I just returned from the Spark codebase and I’m more hopeful than before about Encoders
so if I don't have time with my sql branch you can take over relevant code
that is neat :)
encoder relief :)
ExpressionEncoder is the type to use https://github.com/apache/spark/blob/master/sql/catalyst/src/main/scala/org/apache/spark/sql/catalyst/encoders/ExpressionEncoder.scala#L219
But now we need to provide two arguments `serializer: Seq[Expression], deserializer: Expression,`
Expressions will be built using https://github.com/apache/spark/blob/master/sql/catalyst/src/main/scala/org/apache/spark/sql/catalyst/expressions/objects/objects.scala which provides StaticInvoke
, ùInvoke`, and NewInstance
.
You have to understand that these expressions are just builders for Java code source.
(that will be compiled on the fly)
So one has to think like when one does Clojure interop from Java
I think we can achieve an API like (df src spec & xforms-then-options)
very close to what we have for rdd
that would be awesome
the snippet above is totally untested (well it compiles and produces an expression)
while learning about CollReduce, what about parallel fold?
on todo list for rdd I guess: https://github.com/HCADatalab/powderkeg/blob/master/src/main/clojure/powderkeg/core.clj#L662
not managing a PR tonight, maybe later
This code is there from the early times. I don't remember why it got commented out.

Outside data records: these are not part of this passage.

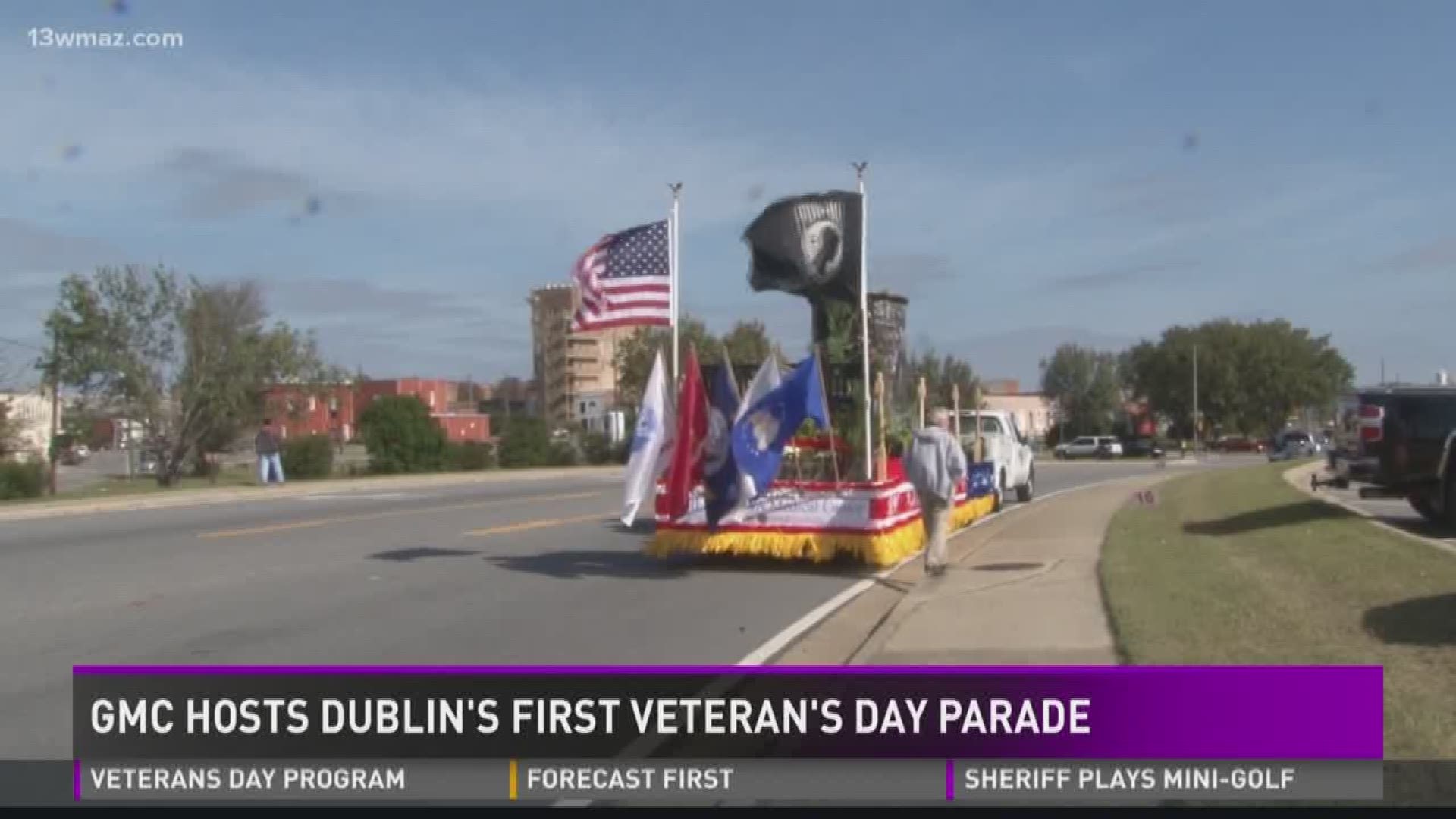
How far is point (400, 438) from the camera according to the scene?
155ft

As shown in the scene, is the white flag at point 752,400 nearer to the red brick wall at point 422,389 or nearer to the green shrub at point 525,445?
the green shrub at point 525,445

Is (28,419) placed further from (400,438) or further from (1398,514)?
(1398,514)

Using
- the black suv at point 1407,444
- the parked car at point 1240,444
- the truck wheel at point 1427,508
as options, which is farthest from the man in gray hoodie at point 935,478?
the parked car at point 1240,444

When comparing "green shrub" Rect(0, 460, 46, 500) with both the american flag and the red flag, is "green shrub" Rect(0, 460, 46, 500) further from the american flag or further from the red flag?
the red flag

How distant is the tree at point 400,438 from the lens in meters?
47.1

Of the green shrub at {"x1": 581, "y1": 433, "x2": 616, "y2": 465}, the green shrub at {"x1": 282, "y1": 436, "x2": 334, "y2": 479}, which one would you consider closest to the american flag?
the green shrub at {"x1": 282, "y1": 436, "x2": 334, "y2": 479}

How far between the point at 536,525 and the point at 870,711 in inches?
548

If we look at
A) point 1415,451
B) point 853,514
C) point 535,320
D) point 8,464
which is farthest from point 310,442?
point 535,320

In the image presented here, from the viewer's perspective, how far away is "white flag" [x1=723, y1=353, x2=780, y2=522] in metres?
14.1

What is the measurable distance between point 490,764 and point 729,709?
163cm

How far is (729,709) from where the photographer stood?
26.1ft

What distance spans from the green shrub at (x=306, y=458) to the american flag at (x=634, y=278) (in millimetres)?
28832

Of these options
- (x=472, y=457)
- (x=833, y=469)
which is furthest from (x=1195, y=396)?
(x=833, y=469)

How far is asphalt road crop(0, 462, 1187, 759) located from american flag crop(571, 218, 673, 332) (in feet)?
9.59
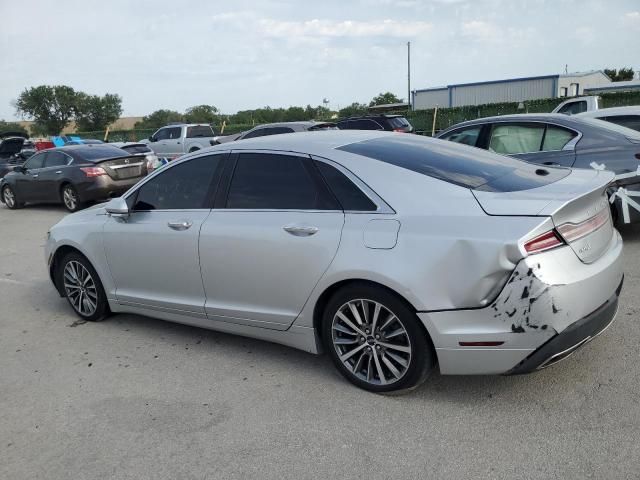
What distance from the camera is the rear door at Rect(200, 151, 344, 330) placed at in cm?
367

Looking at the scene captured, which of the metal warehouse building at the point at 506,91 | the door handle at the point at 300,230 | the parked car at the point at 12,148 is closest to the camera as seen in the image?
the door handle at the point at 300,230

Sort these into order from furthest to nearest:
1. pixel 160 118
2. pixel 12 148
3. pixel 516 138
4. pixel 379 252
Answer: pixel 160 118 → pixel 12 148 → pixel 516 138 → pixel 379 252

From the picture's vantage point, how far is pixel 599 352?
3.89 meters

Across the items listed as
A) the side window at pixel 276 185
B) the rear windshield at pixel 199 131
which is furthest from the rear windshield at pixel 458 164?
the rear windshield at pixel 199 131

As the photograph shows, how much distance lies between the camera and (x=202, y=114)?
212ft

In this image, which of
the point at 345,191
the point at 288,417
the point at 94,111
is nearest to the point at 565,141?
the point at 345,191

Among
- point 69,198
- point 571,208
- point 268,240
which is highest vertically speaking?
point 571,208

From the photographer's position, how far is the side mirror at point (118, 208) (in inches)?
189

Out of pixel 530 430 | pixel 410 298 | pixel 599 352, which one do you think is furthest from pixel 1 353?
pixel 599 352

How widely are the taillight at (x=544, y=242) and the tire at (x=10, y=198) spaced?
46.5ft

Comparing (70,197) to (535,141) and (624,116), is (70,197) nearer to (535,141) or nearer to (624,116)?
(535,141)

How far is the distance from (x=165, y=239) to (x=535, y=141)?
4.85 metres

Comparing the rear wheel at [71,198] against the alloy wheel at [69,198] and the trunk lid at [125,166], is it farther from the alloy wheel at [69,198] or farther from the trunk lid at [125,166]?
the trunk lid at [125,166]

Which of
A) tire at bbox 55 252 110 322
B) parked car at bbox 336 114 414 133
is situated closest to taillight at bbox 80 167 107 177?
tire at bbox 55 252 110 322
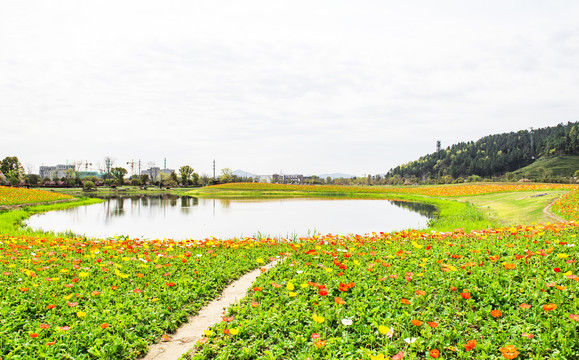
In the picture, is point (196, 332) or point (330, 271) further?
point (330, 271)

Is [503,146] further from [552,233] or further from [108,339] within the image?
[108,339]

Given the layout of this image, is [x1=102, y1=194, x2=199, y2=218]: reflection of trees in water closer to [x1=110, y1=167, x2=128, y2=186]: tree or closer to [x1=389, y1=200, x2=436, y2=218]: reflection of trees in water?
[x1=389, y1=200, x2=436, y2=218]: reflection of trees in water

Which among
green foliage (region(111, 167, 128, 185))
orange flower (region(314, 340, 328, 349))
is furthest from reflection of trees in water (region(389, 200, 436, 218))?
green foliage (region(111, 167, 128, 185))

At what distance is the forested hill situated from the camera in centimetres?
9850

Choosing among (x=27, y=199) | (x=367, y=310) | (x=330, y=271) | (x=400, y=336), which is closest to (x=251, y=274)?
(x=330, y=271)

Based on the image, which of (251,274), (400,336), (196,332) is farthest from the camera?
(251,274)

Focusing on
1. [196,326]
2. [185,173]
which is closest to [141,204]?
[196,326]

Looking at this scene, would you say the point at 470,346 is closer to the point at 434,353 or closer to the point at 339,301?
the point at 434,353

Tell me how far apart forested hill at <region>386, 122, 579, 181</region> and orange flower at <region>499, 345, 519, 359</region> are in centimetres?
10556

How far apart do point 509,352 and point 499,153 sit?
117998mm

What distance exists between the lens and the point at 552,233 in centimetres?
756

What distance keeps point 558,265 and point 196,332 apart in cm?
549

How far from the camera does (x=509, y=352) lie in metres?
3.19

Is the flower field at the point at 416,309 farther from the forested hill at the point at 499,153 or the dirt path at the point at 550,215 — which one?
the forested hill at the point at 499,153
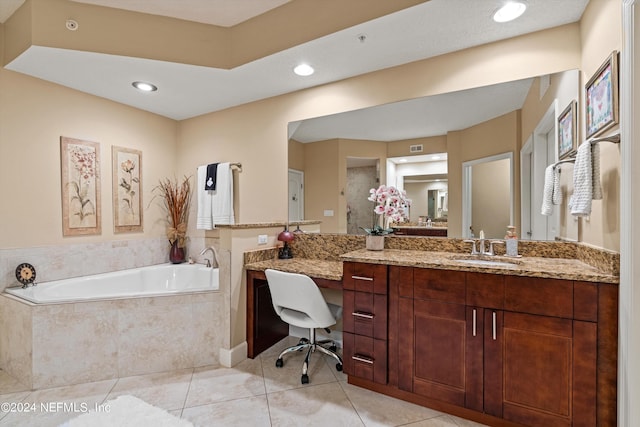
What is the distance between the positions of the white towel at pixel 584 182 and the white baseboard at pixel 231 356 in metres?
2.42

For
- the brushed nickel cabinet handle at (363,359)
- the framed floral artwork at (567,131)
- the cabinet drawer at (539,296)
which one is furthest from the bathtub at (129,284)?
the framed floral artwork at (567,131)

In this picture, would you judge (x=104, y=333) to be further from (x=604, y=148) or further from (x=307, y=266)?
(x=604, y=148)

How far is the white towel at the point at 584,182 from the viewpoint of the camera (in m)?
1.44

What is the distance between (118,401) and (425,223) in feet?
7.87

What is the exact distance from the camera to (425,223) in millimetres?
2301

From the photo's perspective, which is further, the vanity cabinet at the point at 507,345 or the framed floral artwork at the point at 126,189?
the framed floral artwork at the point at 126,189

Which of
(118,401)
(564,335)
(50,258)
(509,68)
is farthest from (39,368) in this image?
(509,68)

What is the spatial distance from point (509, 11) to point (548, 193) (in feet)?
3.60

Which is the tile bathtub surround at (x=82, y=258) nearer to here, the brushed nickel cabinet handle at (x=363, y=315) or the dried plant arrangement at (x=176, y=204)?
the dried plant arrangement at (x=176, y=204)

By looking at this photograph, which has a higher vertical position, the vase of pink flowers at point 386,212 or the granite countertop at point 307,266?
the vase of pink flowers at point 386,212

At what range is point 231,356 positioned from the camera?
2348 mm

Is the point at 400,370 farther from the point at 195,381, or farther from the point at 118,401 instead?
the point at 118,401

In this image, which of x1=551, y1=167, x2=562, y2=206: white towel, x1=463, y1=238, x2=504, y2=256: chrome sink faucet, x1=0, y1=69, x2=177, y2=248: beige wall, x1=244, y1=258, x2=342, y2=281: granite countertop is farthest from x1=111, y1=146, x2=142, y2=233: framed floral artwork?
x1=551, y1=167, x2=562, y2=206: white towel

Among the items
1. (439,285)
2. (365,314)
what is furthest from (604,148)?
(365,314)
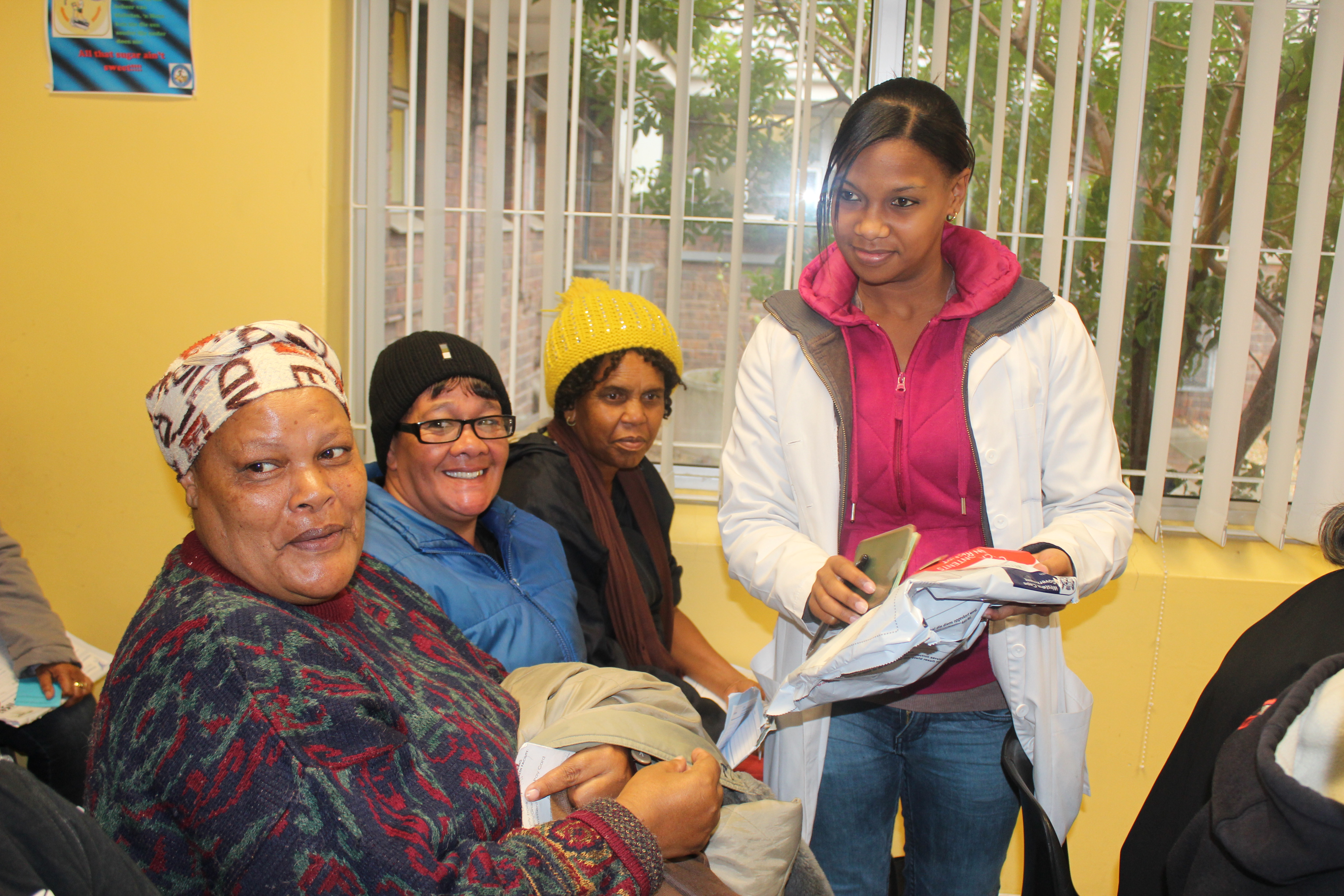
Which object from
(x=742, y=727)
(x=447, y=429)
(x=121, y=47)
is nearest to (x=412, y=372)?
(x=447, y=429)

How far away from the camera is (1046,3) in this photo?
8.00ft

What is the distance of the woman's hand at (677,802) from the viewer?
1213mm

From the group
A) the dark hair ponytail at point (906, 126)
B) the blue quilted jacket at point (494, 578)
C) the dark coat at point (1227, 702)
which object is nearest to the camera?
the dark coat at point (1227, 702)

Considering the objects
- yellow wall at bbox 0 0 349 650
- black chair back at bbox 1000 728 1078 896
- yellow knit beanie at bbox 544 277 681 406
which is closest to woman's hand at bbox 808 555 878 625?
black chair back at bbox 1000 728 1078 896

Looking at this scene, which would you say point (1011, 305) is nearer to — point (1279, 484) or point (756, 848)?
point (756, 848)

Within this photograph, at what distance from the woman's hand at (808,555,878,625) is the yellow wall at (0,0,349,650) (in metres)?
1.75

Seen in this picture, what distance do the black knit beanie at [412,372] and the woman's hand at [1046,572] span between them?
1.00m

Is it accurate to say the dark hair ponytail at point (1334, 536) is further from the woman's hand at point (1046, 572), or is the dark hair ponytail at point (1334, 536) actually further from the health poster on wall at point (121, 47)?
the health poster on wall at point (121, 47)

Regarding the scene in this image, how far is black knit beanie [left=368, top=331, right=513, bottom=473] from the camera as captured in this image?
168 centimetres

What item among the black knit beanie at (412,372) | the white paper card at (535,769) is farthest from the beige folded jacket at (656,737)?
the black knit beanie at (412,372)

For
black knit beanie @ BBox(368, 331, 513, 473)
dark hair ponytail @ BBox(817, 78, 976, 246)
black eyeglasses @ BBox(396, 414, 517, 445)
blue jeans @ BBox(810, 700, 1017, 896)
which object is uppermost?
dark hair ponytail @ BBox(817, 78, 976, 246)

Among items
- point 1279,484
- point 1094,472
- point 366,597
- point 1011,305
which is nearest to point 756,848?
point 366,597

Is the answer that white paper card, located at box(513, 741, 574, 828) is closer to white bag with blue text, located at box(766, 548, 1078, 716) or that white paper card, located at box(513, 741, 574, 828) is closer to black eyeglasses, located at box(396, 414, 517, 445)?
white bag with blue text, located at box(766, 548, 1078, 716)

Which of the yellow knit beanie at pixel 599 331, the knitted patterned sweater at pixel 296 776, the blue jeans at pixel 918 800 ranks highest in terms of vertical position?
the yellow knit beanie at pixel 599 331
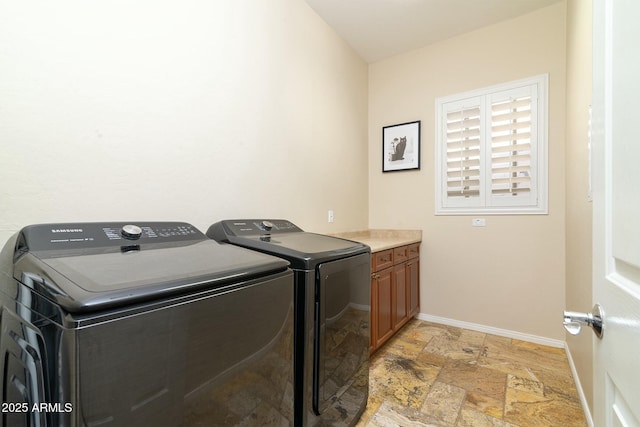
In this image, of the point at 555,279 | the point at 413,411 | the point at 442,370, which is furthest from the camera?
the point at 555,279

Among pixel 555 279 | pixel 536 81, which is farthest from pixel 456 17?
pixel 555 279

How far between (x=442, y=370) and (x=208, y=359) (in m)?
2.05

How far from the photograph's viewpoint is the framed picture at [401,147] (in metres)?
3.23

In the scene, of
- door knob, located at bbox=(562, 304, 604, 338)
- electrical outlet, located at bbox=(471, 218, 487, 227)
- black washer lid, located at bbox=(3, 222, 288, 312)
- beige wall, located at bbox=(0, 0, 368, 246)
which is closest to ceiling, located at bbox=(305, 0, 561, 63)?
beige wall, located at bbox=(0, 0, 368, 246)

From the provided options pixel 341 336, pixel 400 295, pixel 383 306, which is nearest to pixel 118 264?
pixel 341 336

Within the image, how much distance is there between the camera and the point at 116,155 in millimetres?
1313

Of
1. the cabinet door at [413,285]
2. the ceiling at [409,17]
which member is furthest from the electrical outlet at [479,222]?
the ceiling at [409,17]

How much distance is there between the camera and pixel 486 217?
2855 millimetres

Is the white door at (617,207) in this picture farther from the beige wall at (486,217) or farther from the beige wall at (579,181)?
the beige wall at (486,217)

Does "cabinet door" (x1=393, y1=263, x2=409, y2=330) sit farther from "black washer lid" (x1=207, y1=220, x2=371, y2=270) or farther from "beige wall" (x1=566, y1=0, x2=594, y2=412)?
"beige wall" (x1=566, y1=0, x2=594, y2=412)

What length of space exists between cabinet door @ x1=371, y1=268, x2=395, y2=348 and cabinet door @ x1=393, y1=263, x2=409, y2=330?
9cm

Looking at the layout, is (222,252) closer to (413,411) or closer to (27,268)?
(27,268)

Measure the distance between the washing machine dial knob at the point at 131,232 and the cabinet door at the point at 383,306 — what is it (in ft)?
5.40

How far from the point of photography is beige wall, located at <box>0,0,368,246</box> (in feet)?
3.53
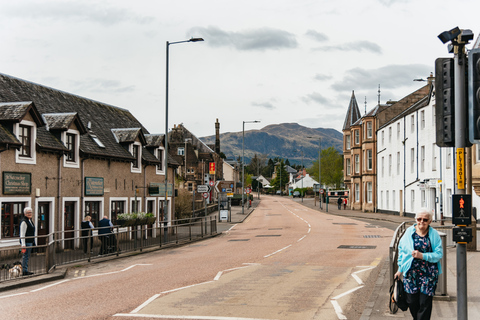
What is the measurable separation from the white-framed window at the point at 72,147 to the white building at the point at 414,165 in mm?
22909

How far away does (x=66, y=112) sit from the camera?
25.5 m

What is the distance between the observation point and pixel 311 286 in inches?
493

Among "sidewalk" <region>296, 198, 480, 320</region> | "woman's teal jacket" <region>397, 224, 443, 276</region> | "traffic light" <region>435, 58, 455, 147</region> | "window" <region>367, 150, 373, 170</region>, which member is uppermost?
"window" <region>367, 150, 373, 170</region>

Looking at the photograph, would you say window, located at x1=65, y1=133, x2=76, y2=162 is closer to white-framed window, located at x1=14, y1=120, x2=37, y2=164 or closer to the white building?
white-framed window, located at x1=14, y1=120, x2=37, y2=164

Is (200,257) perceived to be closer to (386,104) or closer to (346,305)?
(346,305)

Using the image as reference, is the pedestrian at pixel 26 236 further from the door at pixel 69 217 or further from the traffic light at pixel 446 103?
the traffic light at pixel 446 103

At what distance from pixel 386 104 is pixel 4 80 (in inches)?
1915

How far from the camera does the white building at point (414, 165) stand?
37.3 meters

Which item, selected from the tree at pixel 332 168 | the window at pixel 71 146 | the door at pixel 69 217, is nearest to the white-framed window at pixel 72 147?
the window at pixel 71 146

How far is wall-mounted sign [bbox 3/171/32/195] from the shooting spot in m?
19.4

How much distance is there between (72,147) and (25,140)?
11.0 feet

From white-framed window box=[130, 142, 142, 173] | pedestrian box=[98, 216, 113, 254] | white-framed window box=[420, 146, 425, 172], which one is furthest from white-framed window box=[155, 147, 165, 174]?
white-framed window box=[420, 146, 425, 172]

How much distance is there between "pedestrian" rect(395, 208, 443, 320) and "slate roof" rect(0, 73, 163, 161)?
16689 mm

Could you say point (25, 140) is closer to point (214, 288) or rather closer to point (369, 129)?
point (214, 288)
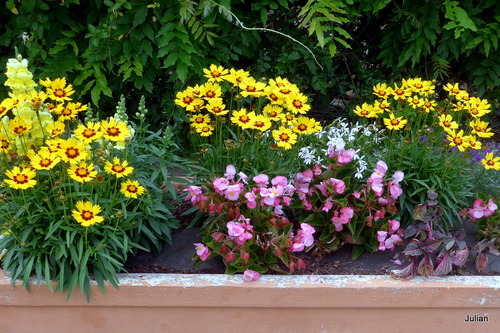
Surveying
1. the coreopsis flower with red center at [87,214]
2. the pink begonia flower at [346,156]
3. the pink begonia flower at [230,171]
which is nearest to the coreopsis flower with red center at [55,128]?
the coreopsis flower with red center at [87,214]

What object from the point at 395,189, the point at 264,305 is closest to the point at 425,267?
the point at 395,189

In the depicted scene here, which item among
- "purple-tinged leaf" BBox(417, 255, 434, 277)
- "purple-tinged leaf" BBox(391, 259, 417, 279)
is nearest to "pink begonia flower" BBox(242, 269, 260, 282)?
"purple-tinged leaf" BBox(391, 259, 417, 279)

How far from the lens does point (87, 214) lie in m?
2.15

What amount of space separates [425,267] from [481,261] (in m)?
0.28

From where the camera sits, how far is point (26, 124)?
234 cm

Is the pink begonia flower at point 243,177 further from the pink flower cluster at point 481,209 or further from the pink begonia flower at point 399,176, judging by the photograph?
the pink flower cluster at point 481,209

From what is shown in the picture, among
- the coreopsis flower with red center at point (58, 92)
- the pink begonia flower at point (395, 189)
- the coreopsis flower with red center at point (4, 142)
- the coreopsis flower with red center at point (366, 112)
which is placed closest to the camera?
the coreopsis flower with red center at point (4, 142)

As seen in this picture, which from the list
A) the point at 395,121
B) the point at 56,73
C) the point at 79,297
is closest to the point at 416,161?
the point at 395,121

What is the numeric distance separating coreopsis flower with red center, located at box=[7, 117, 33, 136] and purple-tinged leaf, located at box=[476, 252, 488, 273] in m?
1.98

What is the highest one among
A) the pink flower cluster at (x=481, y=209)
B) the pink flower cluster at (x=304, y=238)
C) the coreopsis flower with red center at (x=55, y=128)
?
the coreopsis flower with red center at (x=55, y=128)

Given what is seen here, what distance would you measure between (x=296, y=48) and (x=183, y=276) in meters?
1.89

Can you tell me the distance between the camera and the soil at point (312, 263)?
257 cm

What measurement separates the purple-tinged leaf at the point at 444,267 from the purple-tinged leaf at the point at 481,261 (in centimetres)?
15

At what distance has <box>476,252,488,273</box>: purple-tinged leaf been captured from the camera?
2.52 meters
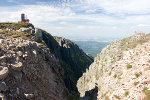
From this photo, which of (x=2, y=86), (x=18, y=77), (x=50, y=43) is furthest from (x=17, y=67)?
(x=50, y=43)

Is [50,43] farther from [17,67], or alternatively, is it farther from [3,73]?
[3,73]

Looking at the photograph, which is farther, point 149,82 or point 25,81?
point 149,82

there is a related todo comment
on another note, where is the book on Clojure collection protocols, would need one :)
I do remember. Transducers assume linear traversal. So you have to solve transducers+fold first.
saw some stackoverflow question about that
Rich's strange loop talk on transducers mentioned parallellism on one slide, wonder where it is at now :)
If I understand Alex's mention of kv, I believe I solved it my way in xforms.
have to grok that too, but now have to try sleeping :)
With by-key I deal with deterministic partitioning. Fold is non-deterministic.